When are GAS ELF the directives .type, .thumb, .si

2019-02-01 23:22发布

I'm working on an assembly program for an ARM Cortex-M3 based microcontroller (Thumb 2 instruction set), using GNU as.

In some example code I find directives like .size, .section and .type which I understand are ELF directives. As an example:

    .section    .text.Reset_Handler
    .weak       Reset_Handler
    .type       Reset_Handler, %function  
Reset_Handler:
    bl      main
    b       Infinite_Loop    
    .size   Reset_Handler, .-Reset_Handler



The .type directive is said to set the type of a symbol - usually either to %object (meaning data?) or %function. I do not know what difference it makes. It is not always included, so I am unsure when it needs to be used.

Also related to this is the .thumb_func directive. From what I have read it seems like it might be equivalent of:

.thumb 
.type Symbol_Name, %function

Or is it something completely different?



.size supposedly sets the size associated with a symbol. When this is needed, I have no idea. Is this calculated by default, but overrideable with this directive? If so - when would you want to override?

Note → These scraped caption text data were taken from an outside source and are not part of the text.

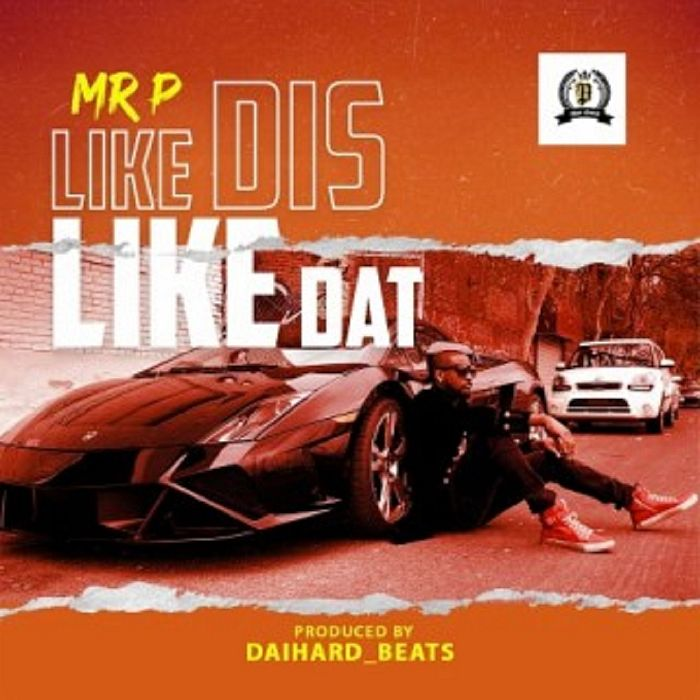 [Music + Video] Mr P – Like Dis Like Dat | Mp3 + Mp4 Mr-p-a11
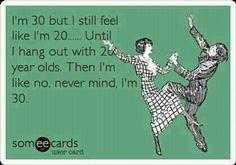 I'm 30....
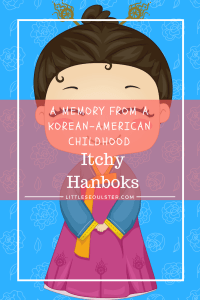 A Memory from a Korean-American Childhood - Itchy Hanboks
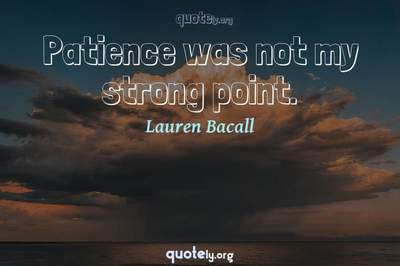 Photo Quote of Patience was not my strong point.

.section is easier to find docs on, and I think I have a fair idea of what it does, but I am still a little bit unsure about the usage. The way I understand it, it switches between different ELF sections (text for code, data for writable data, bss for uninitialized data, rodata for constants, and others), and defines new ones when desired. I guess you would switch between these depending on whether you define code, data, uninitialized data, etc. But why would you create a subsection for a function, as in the example above?


Any help with this is appreciated. If you can find links to tutorials or docs that explain this in greater detail - preferably understandable for a novice - I would be very grateful.

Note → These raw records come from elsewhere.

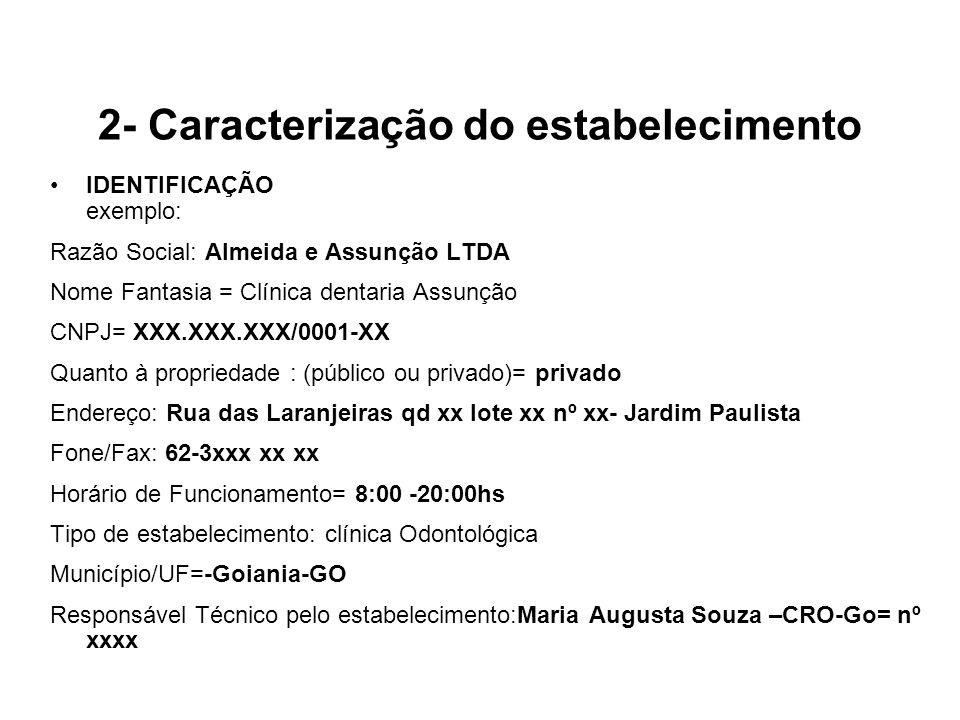 2- Caracterização do estabelecimento IDENTIFICAÇÃO exemplo: Razão Social: Almeida e Assunção LTDA Nome Fantasia = Clínica dentaria Assunção CNPJ= XXX.XXX.XXX/0001-XX Quanto à propriedade : (público ou privado)= privado Endereço: Rua das Laranjeiras qd xx lote xx nº xx- Jardim Paulista Fone/Fax: 62-3xxx xx xx Horário de Funcionamento= 8:00 -20:00hs Tipo de estabelecimento: clínica Odontológica Município/UF=-Goiania-GO Responsável Técnico pelo estabelecimento:Maria Augusta Souza –CRO-Go= nº xxxx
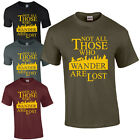 NOT ALL THOSE WHO WANDER ARE LOST T-SHIRT - INSPIRED LORD OF THE RINGS / HOBBIT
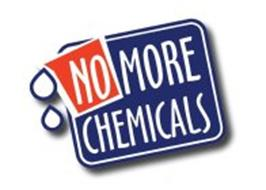 NO MORE CHEMICALS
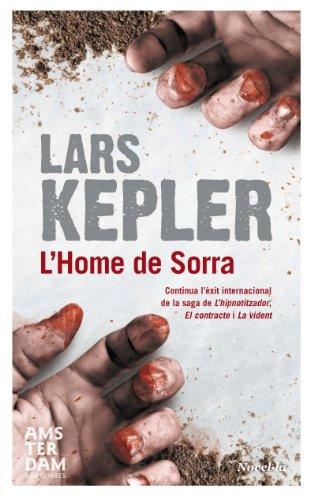 L'home de sorra (Novel-La (amsterdam)) (Catalan Edition) por Lars Kepler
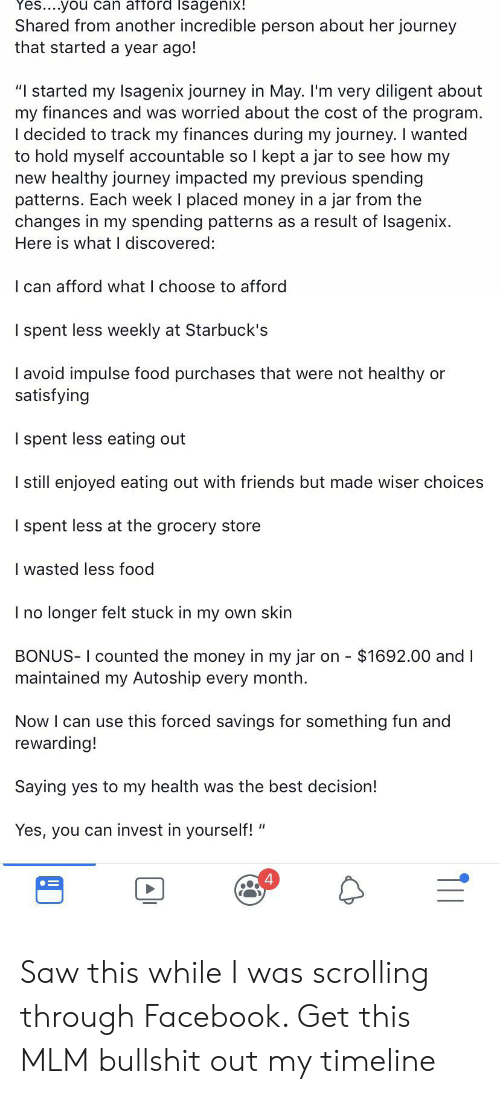 """Facebook, Food, and Friends: Yes....you can afford Isagenix!  Shared from another incredible person about her journey  that started a year ago!  """"I started my Isagenix journey in May. I'm very diligent about  my finances and was worried about the cost of the program.  I decided to track my finances during my journey. I wanted  to hold myself accountable so  new healthy journey impacted my previous spending  patterns. Each week I placed money in a jar from the  changes in my spending patterns as a result of Isagenix.  Here is what I discovered:  I kept a jar to see how my  I can afford what I choose to afford  I spent less weekly at Starbuck's  I avoid impulse food purchases that were not healthy  satisfying  or  I spent less eating out  I still enjoyed eating out with friends but made wiser choices  I spent less at the grocery store  I wasted less food  I no longer felt stuck in my own skin  BONUS- I counted the money in my jar on - $1692.00 and I  maintained my Autoship every month  Now I can use this forced savings for something fun and  rewarding!  Saying yes to my health was the best decision!  Yes, you can invest in yourself! Saw this while I was scrolling through Facebook. Get this MLM bullshit out my timeline"""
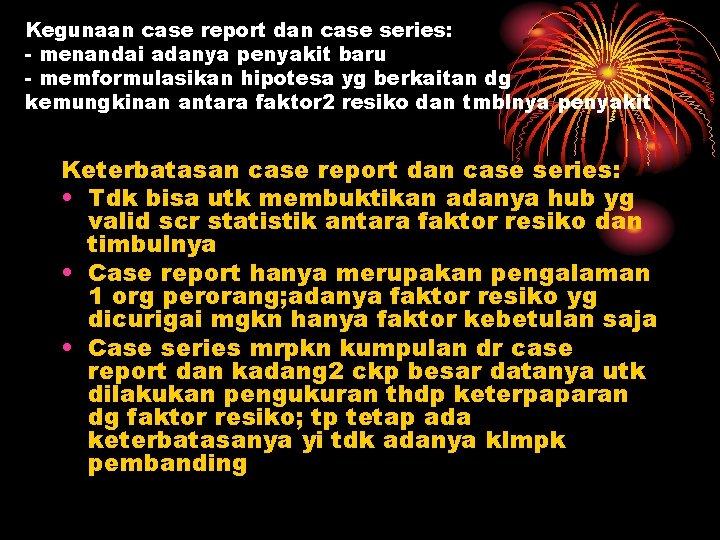 Kegunaan case report dan case series: - menandai adanya penyakit baru - memformulasikan hipotesa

So far, the Using as manual has been of some help - maybe you can get more out of it than me, with more knowledge.

3条回答
\"骚年 ilove
2楼-- · 2019-02-02 00:03

I came across this when trying to figure out why ARM and Thumb interworking broke with recent binutils (verified with 2.21.53 (MacPorts), also 2.22 (Yagarto 4.7.1)).

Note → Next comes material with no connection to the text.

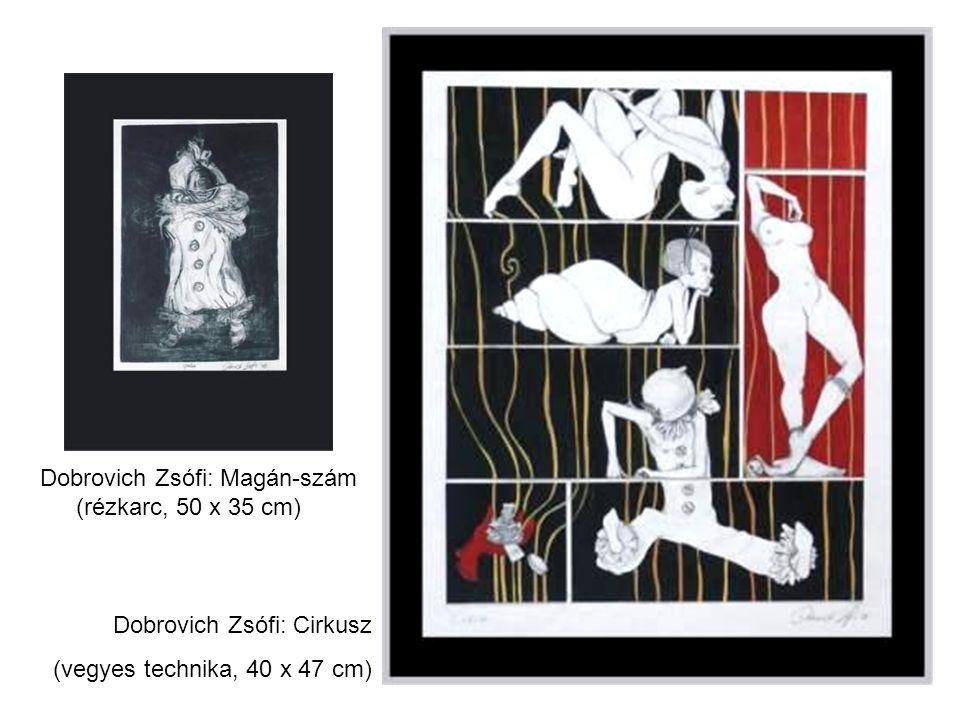 Dobrovich Zsófi: Magán-szám (rézkarc, 50 x 35 cm) Dobrovich Zsófi: Cirkusz (vegyes technika, 40 x 47 cm)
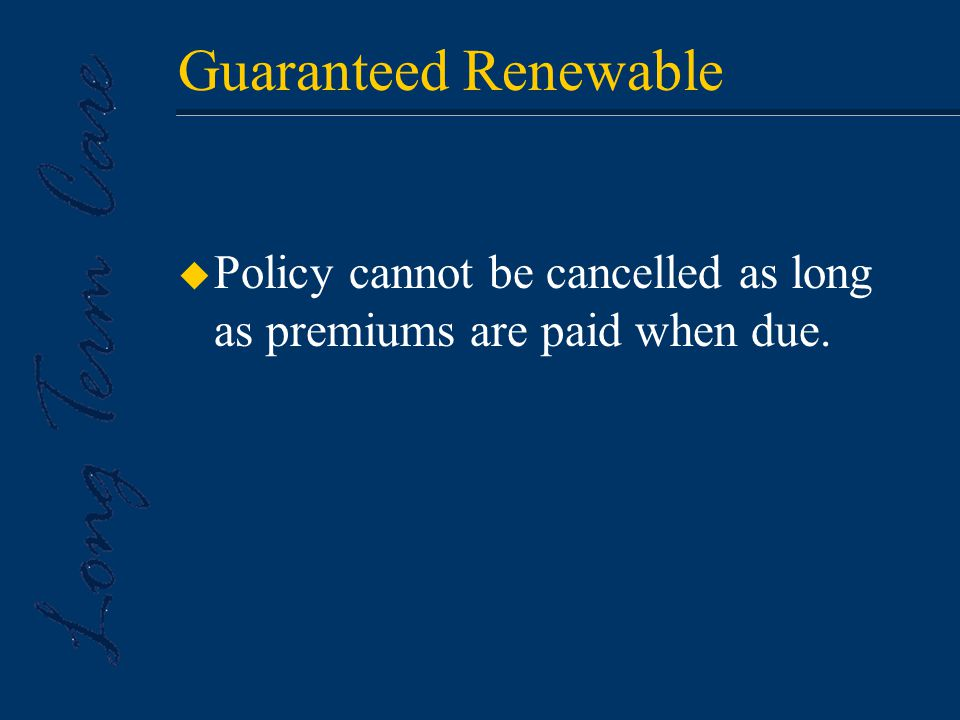Guaranteed Renewable u Policy cannot be cancelled as long as premiums are paid when due.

From my experience, .thumb_func worked fine with earlier binutils to generate the correct interworking veneers. However, with the more recent releases, the .type *name*, %function directive is needed to ensure proper veneer generation.

binutils mailing list post

I'm too lazy to dig up an older version of binutils to check if the .type directive is sufficient in place of .thumb_func for earlier binutils. I guess there is no harm in including both directives in your code.

Edited: updated comment on using .thumb_func in the code, apparently it works for ARM->Thumb interworking to flag the Thumb routine to generate veneers, but Thumb->ARM interworking fails unless the .type directive is used to flag the ARM function.

查看更多
Lonely孤独者°
3楼-- · 2019-02-02 00:19

Sections of your program are tightly related to the ELF format in which most systems (Linux, BSD, ...) store their object and executable files. This article should give you a good insight about how ELF works, which will help you understand the why of sections.

Simply put, sections let you organize your program into different memory areas which have different properties, including address, permission to execute and write, etc. During the final link stage, the linker uses a particular linker script that usually groups all sections of the same name together (e.g. all code from all compilation units together, ...) and assigns them a final address in memory.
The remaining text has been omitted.